• **APPLY WHAT YOU READ**:
#1 For each statement, say whether it agrees with the FastHDX announcement below. Answer yes or no and quote the words from the announcement that decide it.
(a) FastHDX is built to measure protein structural dynamics at millisecond resolution.
(b) Intrinsically disordered regions are defined as segments shorter than 30 residues.
(c) Intrinsically disordered proteins and regions make up half of all eukaryotic proteins.
#2 Answer these questions from the FastHDX announcement below, one per line.
(a) Which company launched FastHDX?
(b) What does HDX-MS stand for?
(c) Which diseases does the announcement name?
#3 Please pick up the FastHDX announcement below after its final sentence and keep writing it.

New mass spec platform launched

Image: Envato

Nicoya Lifesciences, Inc. has launched FastHDX, a new hydrogen-deuterium exchange mass spectrometry (HDX-MS) platform.

FastHDX is the first platform engineered to measure protein structural dynamics and conformational changes at millisecond resolution, enabling direct interrogation of transient states that are inaccessible with conventional techniques.

While many structural biology approaches focus on stable, folded proteins, a growing number of disease-relevant targets are often found through intrinsic disorder, weak interactions, and dynamic allosteric coupling rather than fixed structures. These proteins and regions populate transient conformational states that mediate low-affinity fragment binding and early regulatory events, yet remain difficult to interrogate with conventional techniques.

Intrinsically disordered proteins and regions (IDPs and IDRs), defined as segments longer than 30 residues lacking stable structure, account for one-third of all eukaryotic proteins and play critical roles in diseases such as cancer and neurological disorders. Their highly dynamic nature has limited insight into the transient conformations that govern function and druggability. By enabling millisecond-resolved HDX-MS, FastHDX provides a direct experimental window into these short-lived states, allowing researchers to probe the dynamic mechanisms underlying intrinsically disordered biology and its therapeutic potential.

• **DATA BELOW**:
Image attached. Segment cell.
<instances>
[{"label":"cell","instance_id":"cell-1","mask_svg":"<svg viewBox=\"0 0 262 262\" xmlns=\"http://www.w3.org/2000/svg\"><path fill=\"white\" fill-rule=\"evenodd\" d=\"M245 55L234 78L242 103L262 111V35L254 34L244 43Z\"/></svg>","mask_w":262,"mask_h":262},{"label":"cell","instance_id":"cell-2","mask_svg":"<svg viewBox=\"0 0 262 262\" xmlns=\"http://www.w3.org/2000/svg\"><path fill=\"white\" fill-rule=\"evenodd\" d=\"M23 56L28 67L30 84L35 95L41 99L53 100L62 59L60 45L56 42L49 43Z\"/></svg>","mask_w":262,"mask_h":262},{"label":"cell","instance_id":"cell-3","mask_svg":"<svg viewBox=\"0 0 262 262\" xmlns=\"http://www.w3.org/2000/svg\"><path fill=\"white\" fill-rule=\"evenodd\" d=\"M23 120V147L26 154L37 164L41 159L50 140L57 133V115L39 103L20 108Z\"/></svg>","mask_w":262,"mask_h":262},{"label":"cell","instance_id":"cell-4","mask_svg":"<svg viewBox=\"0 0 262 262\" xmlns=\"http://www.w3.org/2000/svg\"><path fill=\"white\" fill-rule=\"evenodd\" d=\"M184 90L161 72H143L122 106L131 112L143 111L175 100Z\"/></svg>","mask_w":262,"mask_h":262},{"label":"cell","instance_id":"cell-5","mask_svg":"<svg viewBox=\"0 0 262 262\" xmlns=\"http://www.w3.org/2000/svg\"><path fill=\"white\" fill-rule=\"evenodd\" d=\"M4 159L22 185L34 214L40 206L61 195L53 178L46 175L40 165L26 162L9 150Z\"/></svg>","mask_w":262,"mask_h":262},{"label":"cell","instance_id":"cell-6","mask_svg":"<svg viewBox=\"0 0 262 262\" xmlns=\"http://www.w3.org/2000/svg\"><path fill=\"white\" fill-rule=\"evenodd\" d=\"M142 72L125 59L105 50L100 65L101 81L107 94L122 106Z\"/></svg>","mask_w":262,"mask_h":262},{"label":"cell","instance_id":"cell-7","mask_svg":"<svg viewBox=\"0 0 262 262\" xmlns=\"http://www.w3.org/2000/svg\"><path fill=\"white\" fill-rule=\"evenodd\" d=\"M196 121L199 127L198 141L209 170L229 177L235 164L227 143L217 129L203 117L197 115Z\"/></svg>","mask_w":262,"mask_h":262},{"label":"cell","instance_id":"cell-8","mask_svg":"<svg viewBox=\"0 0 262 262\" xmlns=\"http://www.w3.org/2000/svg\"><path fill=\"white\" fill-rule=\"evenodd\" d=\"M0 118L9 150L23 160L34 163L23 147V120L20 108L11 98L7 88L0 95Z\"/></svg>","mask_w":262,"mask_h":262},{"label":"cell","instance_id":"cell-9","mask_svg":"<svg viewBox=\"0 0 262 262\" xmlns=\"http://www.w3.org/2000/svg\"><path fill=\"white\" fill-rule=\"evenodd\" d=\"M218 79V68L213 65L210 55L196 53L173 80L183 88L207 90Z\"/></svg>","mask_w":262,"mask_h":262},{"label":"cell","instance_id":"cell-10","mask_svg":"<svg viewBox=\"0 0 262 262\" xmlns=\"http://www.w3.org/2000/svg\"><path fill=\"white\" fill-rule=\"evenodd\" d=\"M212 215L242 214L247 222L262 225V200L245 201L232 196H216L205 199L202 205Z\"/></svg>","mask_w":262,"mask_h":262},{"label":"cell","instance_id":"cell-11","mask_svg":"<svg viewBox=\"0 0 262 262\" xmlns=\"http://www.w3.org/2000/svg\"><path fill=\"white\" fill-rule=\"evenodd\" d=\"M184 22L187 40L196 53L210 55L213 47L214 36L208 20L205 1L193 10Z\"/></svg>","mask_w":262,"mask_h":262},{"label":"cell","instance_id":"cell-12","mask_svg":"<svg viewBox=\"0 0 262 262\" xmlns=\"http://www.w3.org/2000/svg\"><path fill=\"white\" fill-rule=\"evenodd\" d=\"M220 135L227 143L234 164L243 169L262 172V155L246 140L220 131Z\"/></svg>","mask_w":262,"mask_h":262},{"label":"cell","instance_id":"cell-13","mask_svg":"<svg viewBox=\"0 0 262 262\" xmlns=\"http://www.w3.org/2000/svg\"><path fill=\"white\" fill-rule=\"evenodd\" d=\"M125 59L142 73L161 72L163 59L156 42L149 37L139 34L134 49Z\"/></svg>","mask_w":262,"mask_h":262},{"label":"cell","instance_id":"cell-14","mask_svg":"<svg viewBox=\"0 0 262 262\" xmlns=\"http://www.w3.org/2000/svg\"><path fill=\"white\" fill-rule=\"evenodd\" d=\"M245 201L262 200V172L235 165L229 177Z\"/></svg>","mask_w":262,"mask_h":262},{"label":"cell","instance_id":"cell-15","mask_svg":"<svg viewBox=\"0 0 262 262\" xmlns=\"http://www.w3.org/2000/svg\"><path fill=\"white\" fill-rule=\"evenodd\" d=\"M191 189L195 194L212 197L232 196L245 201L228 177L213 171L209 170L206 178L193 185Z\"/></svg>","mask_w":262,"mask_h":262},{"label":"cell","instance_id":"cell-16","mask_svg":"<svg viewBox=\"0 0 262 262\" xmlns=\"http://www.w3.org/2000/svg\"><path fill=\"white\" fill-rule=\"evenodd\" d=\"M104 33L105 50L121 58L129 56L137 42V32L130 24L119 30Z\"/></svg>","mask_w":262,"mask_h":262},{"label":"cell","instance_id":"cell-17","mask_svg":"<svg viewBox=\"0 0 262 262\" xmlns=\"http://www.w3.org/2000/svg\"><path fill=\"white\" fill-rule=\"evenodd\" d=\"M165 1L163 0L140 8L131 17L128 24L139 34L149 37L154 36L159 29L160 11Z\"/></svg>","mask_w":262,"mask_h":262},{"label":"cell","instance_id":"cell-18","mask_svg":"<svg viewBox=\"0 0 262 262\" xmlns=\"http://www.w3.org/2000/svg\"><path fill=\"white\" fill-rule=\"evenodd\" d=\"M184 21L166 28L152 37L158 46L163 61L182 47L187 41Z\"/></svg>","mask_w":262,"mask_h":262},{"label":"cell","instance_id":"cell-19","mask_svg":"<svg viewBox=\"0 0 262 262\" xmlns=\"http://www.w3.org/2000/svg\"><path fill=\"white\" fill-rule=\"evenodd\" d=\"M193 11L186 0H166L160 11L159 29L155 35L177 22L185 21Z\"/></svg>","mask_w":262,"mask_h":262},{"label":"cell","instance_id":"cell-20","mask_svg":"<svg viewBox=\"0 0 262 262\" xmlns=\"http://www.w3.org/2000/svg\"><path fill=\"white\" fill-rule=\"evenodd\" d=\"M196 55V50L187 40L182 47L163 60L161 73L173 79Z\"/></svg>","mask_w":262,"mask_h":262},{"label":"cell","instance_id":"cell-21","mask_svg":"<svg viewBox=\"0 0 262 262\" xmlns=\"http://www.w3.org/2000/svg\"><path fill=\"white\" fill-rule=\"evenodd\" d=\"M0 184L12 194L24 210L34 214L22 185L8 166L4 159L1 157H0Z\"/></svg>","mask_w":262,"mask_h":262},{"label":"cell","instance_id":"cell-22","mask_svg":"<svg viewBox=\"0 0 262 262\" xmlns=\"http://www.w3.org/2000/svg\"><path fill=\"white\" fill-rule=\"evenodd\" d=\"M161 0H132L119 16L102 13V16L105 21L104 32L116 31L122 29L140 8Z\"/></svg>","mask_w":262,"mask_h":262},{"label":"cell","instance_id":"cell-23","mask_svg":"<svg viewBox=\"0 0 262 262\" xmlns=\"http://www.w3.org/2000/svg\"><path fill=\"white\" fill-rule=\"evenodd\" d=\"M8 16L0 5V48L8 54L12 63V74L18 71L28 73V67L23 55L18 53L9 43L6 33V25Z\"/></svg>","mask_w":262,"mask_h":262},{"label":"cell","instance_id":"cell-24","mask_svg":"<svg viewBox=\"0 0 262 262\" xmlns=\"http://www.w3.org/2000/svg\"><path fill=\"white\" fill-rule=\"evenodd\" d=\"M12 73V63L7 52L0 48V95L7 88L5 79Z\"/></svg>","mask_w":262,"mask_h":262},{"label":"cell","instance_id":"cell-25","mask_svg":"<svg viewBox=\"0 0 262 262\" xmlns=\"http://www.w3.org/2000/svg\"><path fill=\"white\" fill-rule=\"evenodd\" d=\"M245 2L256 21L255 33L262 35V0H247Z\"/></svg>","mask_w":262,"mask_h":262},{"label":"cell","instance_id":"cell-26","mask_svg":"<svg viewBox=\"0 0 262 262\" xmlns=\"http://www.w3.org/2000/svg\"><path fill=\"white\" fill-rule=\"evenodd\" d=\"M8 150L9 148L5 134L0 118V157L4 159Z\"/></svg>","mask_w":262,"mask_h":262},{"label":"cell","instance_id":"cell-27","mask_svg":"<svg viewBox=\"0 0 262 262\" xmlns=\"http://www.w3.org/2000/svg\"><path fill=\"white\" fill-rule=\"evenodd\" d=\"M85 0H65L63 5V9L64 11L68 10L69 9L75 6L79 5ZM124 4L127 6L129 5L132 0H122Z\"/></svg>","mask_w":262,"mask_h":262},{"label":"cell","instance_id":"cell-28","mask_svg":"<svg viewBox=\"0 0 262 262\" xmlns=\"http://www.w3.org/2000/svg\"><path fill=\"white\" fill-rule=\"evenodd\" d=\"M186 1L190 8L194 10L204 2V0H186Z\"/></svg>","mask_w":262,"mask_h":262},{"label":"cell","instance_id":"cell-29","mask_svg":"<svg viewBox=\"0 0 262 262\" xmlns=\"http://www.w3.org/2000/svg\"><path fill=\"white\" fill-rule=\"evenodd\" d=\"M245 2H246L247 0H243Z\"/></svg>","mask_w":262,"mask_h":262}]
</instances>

• **ANSWER LIST**:
#1
(a) Yes: "engineered to measure protein structural dynamics and conformational changes at millisecond resolution"
(b) No: "defined as segments longer than 30 residues lacking stable structure"
(c) No: "account for one-third of all eukaryotic proteins"

#2
(a) Nicoya Lifesciences, Inc.
(b) Hydrogen-deuterium exchange mass spectrometry
(c) Cancer and neurological disorders

#3
Key benefits of the platform include a broad labelling time range (50 ms to 24+ hours) that enables the capture of fast, transient conformational dynamics and long-timescale structural changes within a single platform, enabling comprehensive profiling.

Millisecond labelling resolution (1 ms) enables researchers to resolve rapid protein motions and short-lived states that are invisible to conventional seconds-scale HDX-MS tools and techniques.

Low sample consumption (8 µL total) enables millisecond HDX studies with limited or high-value samples, including peptides and early discovery targets, and automated analysis of up to six samples in triplicate with multiple time courses, with robotic expansion enables up to 192 samples unattended.

Seamless integration with commonly used LC-MS systems and analysis platforms for HDX-MS enables the adoption of FastHDX without disrupting existing mass spectrometry infrastructure or retraining teams on entirely new workflows.

“FastHDX enabled us to capture millisecond-resolved exchange behaviour and quantify low-stability structural dynamics that are inaccessible with established HDX-MS approaches,” said Jonathan J. Phillips, from the University of Exeter.

“By resolving these fast processes, we can begin to connect protein dynamics with functional outcomes in ways that were not previously possible. As millisecond HDX-MS becomes more widely adopted, it will significantly expand how we study protein motion, disorder, and mechanism – ultimately unlocking our understanding of complex disease, biotechnology and medicines.”

“FastHDX is the culmination of nearly a decade of development by the Applied Photophysics team, shaped by deep external expertise and years of iteration with early alpha users,” said Ryan Denomme, CEO of Nicoya Lifesciences, who acquired Applied Photophysics in June 2025.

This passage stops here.